You are viewing a plain text version of this content. The canonical link for it is here.
Posted to issues@spark.apache.org by "Yanbo Liang (JIRA)" <ji...@apache.org> on 2016/06/15 00:33:30 UTC

[jira] [Updated] (SPARK-15957) RFormula supports forcing to index label

     [ https://issues.apache.org/jira/browse/SPARK-15957?page=com.atlassian.jira.plugin.system.issuetabpanels:all-tabpanel ]

Yanbo Liang updated SPARK-15957:
--------------------------------
    Description: 
RFormula will index label only when it is string type.
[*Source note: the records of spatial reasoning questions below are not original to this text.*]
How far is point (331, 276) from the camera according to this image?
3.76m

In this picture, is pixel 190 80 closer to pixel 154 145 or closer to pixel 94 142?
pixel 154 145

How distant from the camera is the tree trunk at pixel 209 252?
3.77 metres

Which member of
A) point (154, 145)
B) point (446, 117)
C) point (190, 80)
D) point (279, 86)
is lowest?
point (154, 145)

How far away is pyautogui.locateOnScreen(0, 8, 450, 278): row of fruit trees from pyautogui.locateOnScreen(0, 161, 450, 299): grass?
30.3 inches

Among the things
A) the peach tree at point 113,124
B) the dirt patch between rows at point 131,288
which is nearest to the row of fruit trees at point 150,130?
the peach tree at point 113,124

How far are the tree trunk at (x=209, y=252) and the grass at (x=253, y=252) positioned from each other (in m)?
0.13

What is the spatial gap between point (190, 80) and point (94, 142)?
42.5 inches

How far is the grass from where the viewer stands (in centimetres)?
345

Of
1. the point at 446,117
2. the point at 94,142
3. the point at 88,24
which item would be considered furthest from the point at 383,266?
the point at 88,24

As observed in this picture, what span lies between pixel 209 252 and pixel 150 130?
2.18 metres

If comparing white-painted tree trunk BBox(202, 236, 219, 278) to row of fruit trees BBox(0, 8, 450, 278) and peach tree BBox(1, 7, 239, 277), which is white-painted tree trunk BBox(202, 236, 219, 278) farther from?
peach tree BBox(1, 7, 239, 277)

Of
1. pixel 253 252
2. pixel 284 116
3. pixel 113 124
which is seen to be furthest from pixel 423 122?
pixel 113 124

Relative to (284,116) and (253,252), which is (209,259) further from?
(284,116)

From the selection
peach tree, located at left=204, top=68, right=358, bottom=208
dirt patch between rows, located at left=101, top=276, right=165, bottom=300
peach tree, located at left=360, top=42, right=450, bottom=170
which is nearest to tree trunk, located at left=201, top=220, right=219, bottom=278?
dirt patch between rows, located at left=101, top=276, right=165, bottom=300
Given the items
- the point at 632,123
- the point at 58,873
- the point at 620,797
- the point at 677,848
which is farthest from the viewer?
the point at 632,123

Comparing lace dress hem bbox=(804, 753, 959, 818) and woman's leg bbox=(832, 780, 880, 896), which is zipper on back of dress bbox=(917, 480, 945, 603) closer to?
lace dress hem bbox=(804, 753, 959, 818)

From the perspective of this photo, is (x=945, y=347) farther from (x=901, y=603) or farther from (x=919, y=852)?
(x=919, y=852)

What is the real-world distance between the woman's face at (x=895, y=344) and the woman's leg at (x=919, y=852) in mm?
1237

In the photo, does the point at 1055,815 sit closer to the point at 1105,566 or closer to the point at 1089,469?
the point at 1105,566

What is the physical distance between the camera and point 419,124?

If the label is numeric type and we use RFormula to present a classification model, we can not extract label attributes from the label column metadata successfully. The label attributes are useful, so we can force to index label whether it is numeric or string type for classification. Then SparkR wrappers can extract label attributes from the column metadata successfully. This feature can help us to fix bug similar with SPARK-15153.
For regression, we will still to keep numeric type.
We should add a param to control whether to force to index label for RFormula.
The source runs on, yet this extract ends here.